Train customers and give them a consistent experience throughout your catalog. If you decide to use local place names, use them every time. If you start with the principal flower type, try not to stray from that. Just like any other branding exercise, sticking with one plan is imperative. If it helps, come up with a formula to use when coming up with names.
Example: “English Garden Bowl in Light Colors” and “English Garden Basket in Bright Tones” (from Mark’s Garden) could have both been created with the formula NAME = [Style] [Vessel Type] in [Color Palette].
Keep it short
Don’t exceed 40 characters if you can help it. Use this tool to check your work if you need to. Keeping names short will keep the display looking great on mobile and desktop. Additionally, we highly recommend keeping names in title case (capitalizing each word other than articles). Use the same formatting every time to keep a clean, professional look.
Think from your customer’s perspective
What are your customers like? High-powered business people rushing to find a gift at the last minute, millennials buying desk arrangements for their new job, average Joes just looking for something to get their mom… etc. Write your names to speak to those people. Work humor in if you often joke around. If they’re just trying to find something nice and get out the (digital) door, keep it short, clear, and to the point.
If you don’t want to commit to a highly-creative naming scheme like the one above, stick with a more basic strategy. Consider the keywords your customer would use to search for that design.

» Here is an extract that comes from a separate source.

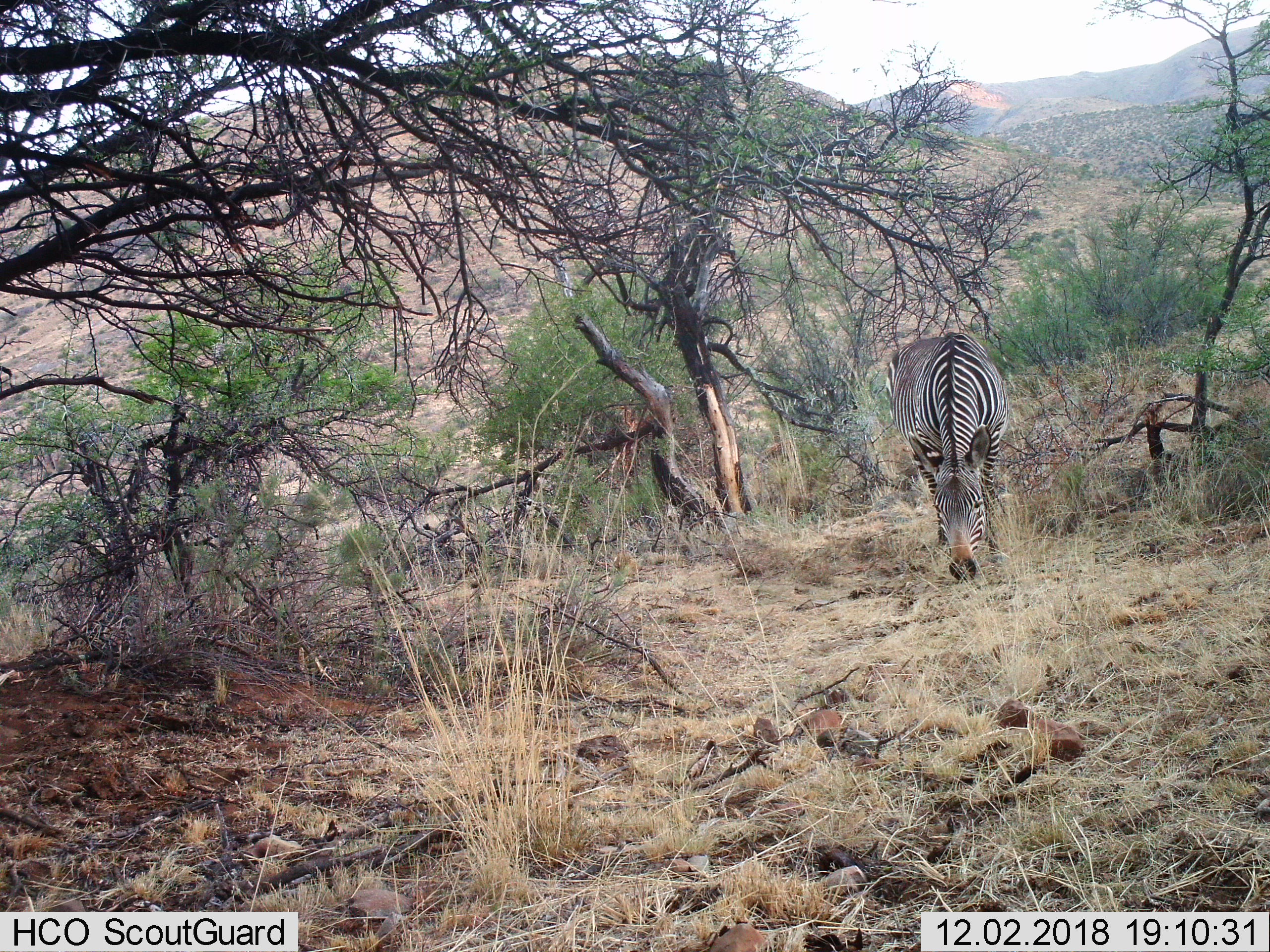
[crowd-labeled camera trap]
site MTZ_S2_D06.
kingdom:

Example: My Beverly Hills Florist captures a little extra SEO juice by keeping his descriptions literal and specific.
Product names should give a hint to what the design includes or is good for. If it’s a fall arrangement, include Autumn or Fall in the name. If it’s meant to be used on the table, put the word centerpiece in there. If you’re using Jane Austen character names, consider their personality. You don’t always have to be literal (although you can be), but help the customer understand what they’re getting.
Example: Le Printemps stays away from being too specific but lets their customer know what message this design will send to their recipient.